The situation in the early 1970s was very different. There were no home visits, parents instead being invited to visit an office without their children. The demands for timetables were a thing of the past by then, as was any insistence that particular academic subjects should be covered in the education. In fact the situation in 1972 contained all the elements that the more militant home educators are now demanding. The question we need to ask is why did things change during the 1970s and the early 1980s? Everything used to be fine and then it all went wrong. If we could establish what happened during those years to make local authorities less amenable to the idea of home education, then we might get a line on how to reverse the situation and return things to the way that they used to be forty years ago; when local authorities were more laid back about home education.
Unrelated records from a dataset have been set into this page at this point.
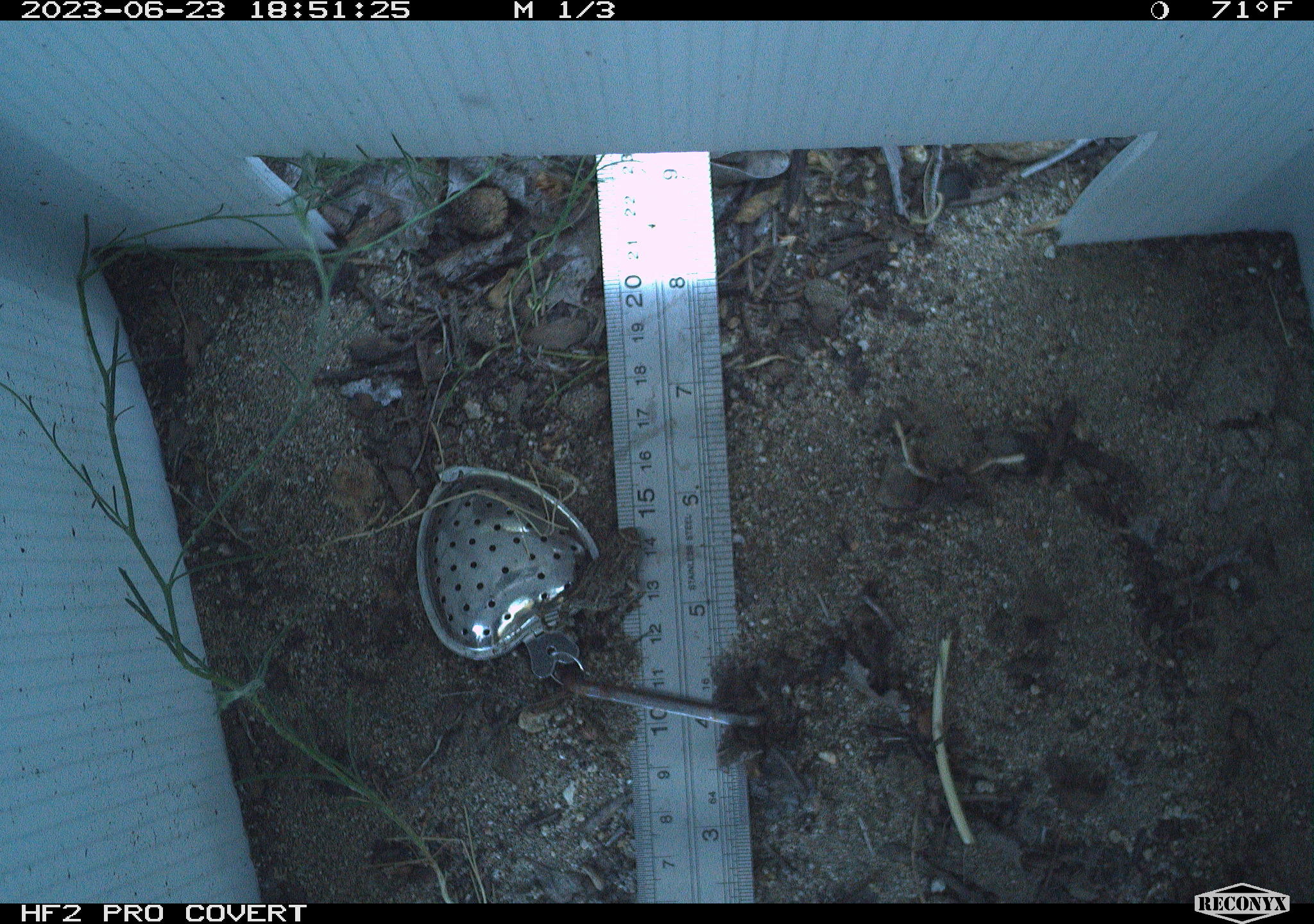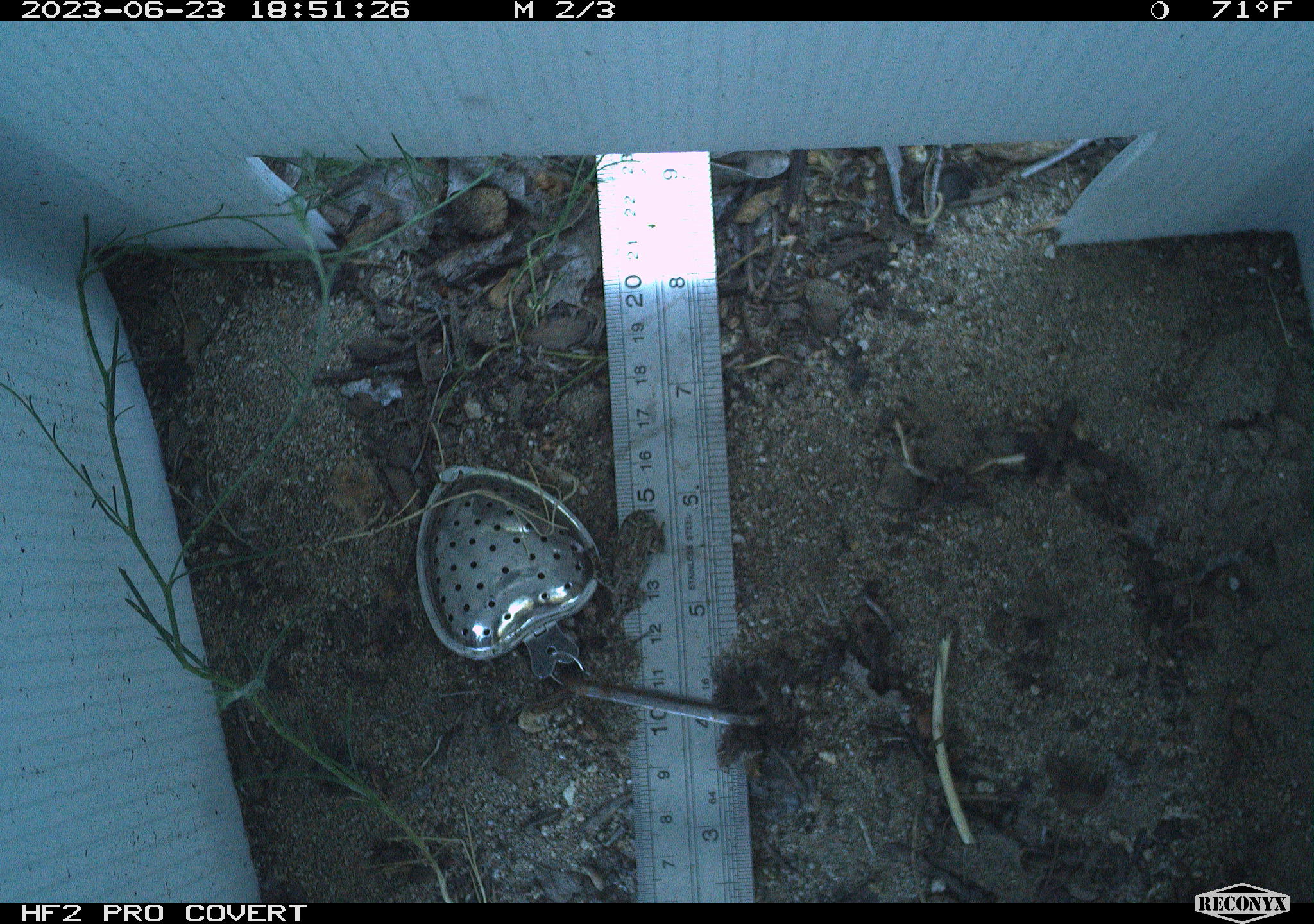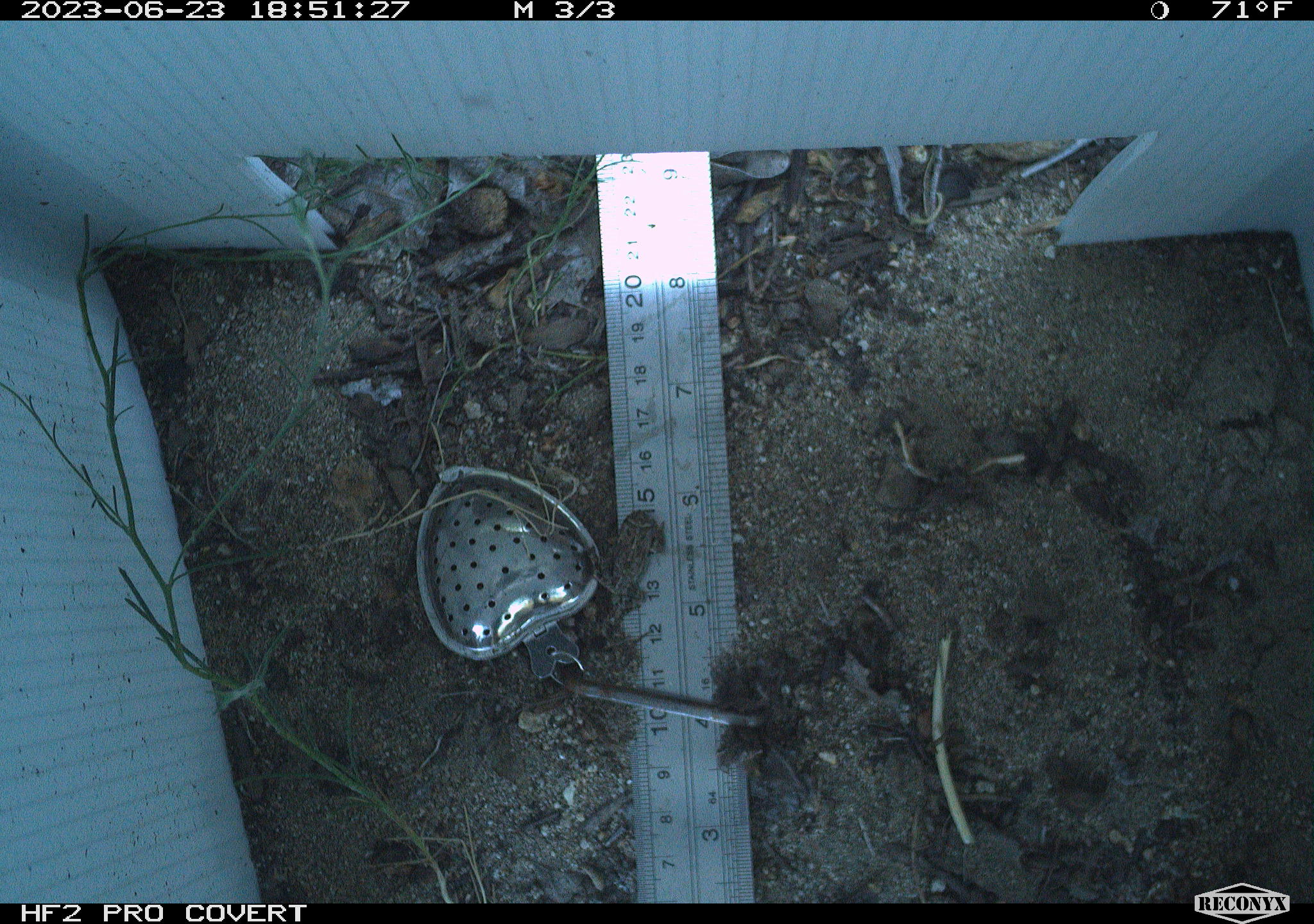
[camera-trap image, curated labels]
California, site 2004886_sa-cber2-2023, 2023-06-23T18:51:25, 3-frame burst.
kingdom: Animalia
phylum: Chordata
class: Amphibia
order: Anura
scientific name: Anura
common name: frogs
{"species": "frogs (Anura)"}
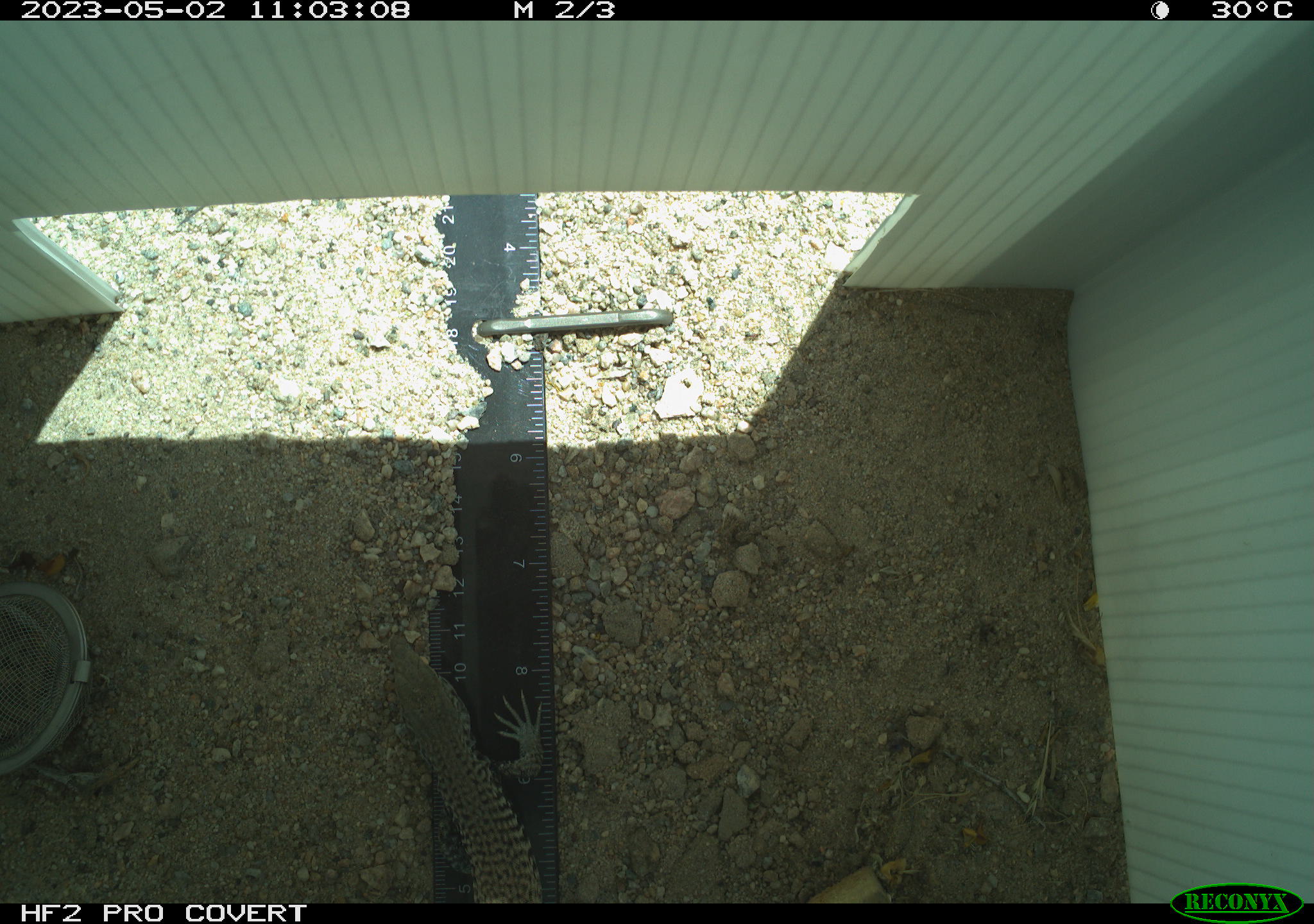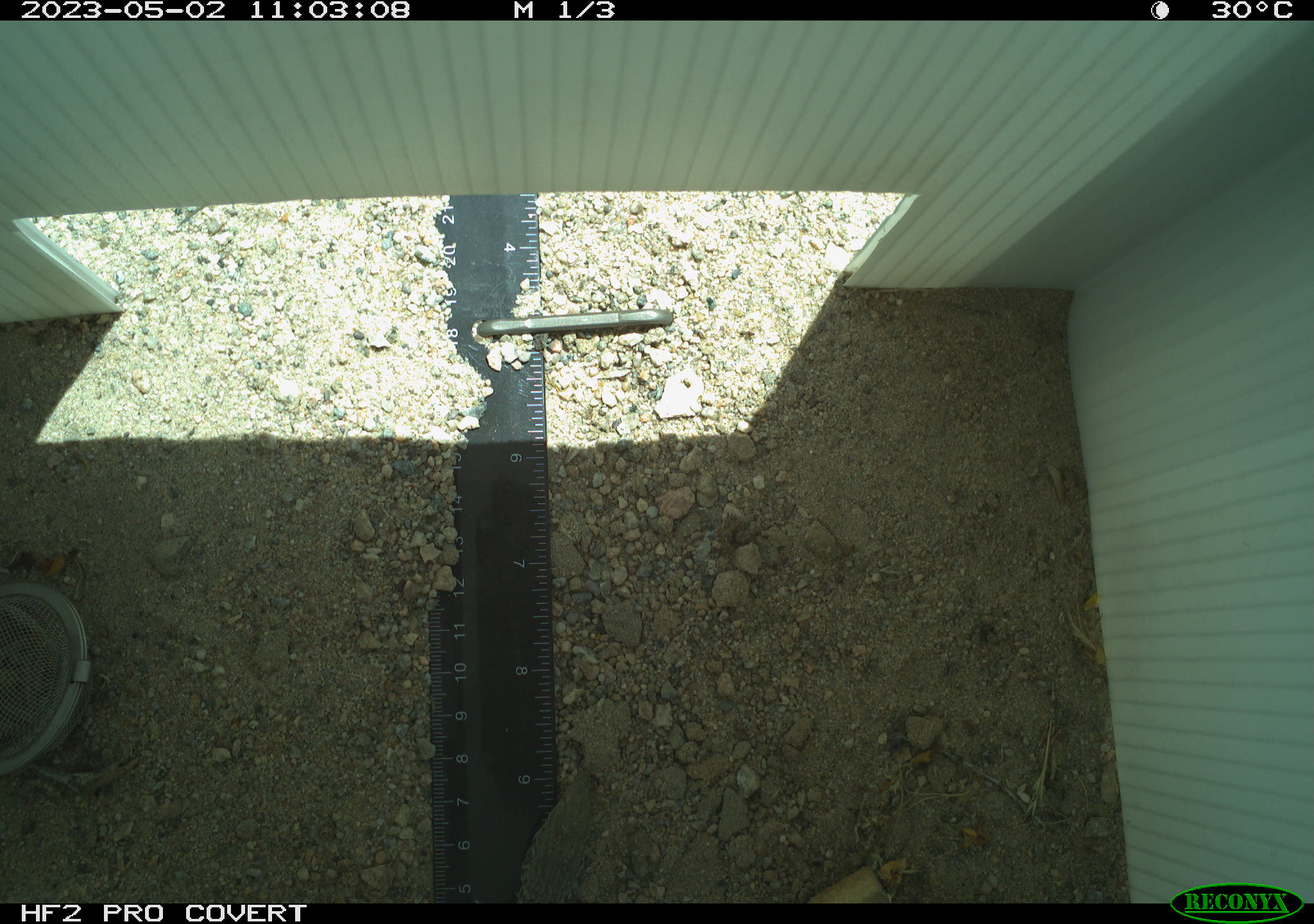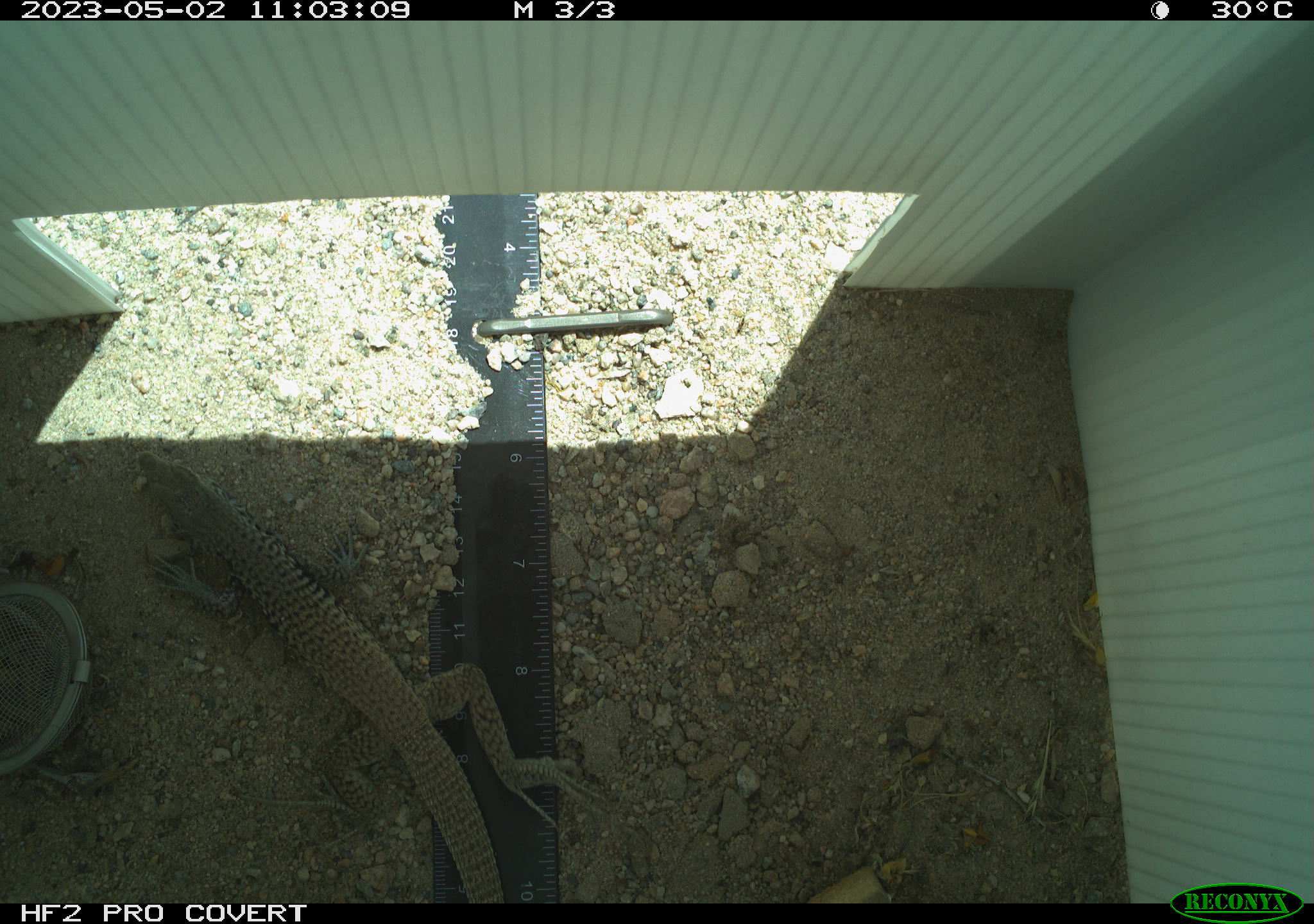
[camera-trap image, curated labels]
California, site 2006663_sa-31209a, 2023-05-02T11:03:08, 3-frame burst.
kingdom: Animalia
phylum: Chordata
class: Reptilia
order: Squamata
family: Teiidae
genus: Aspidoscelis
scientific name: Aspidoscelis tigris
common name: western whiptail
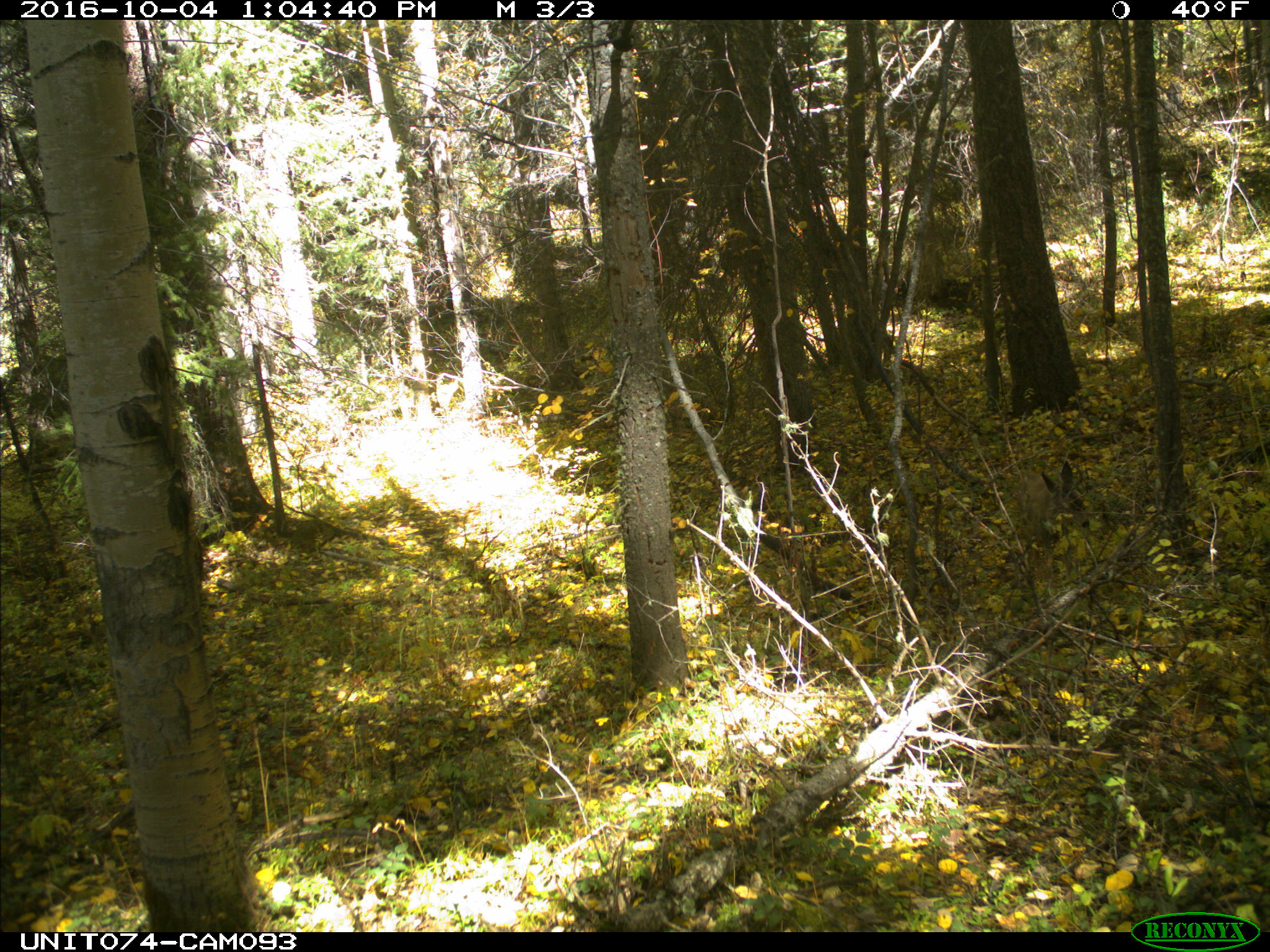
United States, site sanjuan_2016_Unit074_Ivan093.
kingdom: Animalia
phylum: Chordata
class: Mammalia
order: Artiodactyla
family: Cervidae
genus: Odocoileus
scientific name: Odocoileus hemionus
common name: mule deer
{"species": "Odocoileus hemionus (mule deer)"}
None of this matters to me personally, but it might help those who seem to spend much of their lives rowing with their local authorities.

Tuesday, 5 February 2013

Home education and traffic lights

Commenting here a couple of weeks ago, somebody expressed the view that it would be a fine thing if   I were to leave the planet and never again be heard from. The implication seemed to be that I am the only  fly in the ointment and that if it were not for me and my unwelcome opinions, then everything would be united and happy in the world of British home education. Alas, it appears now that I am not the only schismatic in Homeeducationville. An exceedingly well know home educator has recently divided home educating parents into the following categories:




"Pleasantly mad but thinking and competent;


 The Real Loonies aka two short planks;



The God squad (very strict religious and we barely ever talk to them or hear of them);



Fluffy (very autonomous but a little vague);



Yes sir no sir (UK homeschoolers their ilk who do everything they are told by the LA and live in a bubble);




The government listen to this woman on the subject of home education, so perhaps we should do so as well.  There is a little more about this here:



http://sometimesitspeaceful.blogspot.co.uk/






I am interested also in what I have heard lately about the idea that local authorities should operate a ‘traffic light’ system. This means that they should ignore the right sort of home educator, that is to say those from well educated, articulate and middle class backgrounds, and focus all their attentions upon those awful parents living on council estates. This sounds a grand idea and I can well see why another well known and high profile home educator has suggested such a scheme to her local authority. The day before yesterday Barbara Stark, a familiar name to many readers, wrote to Nottingham County Council about this idea, asking,



Dear XXXXX

Regarding the policy for Education (EHE) department dealings with
families where children are being educated at home by their
parents:

1. Do professionals working with home educating families within NCC
use the traffic light system of Red, Amber, Green

a) in relation to safeguarding and promoting welfare

b) in relation to the standard/suitability of educational
provisions?

Yours faithfully,

Mrs B Stark



I have an idea that we are going to be hearing more about this ‘traffic light’ scheme in the future.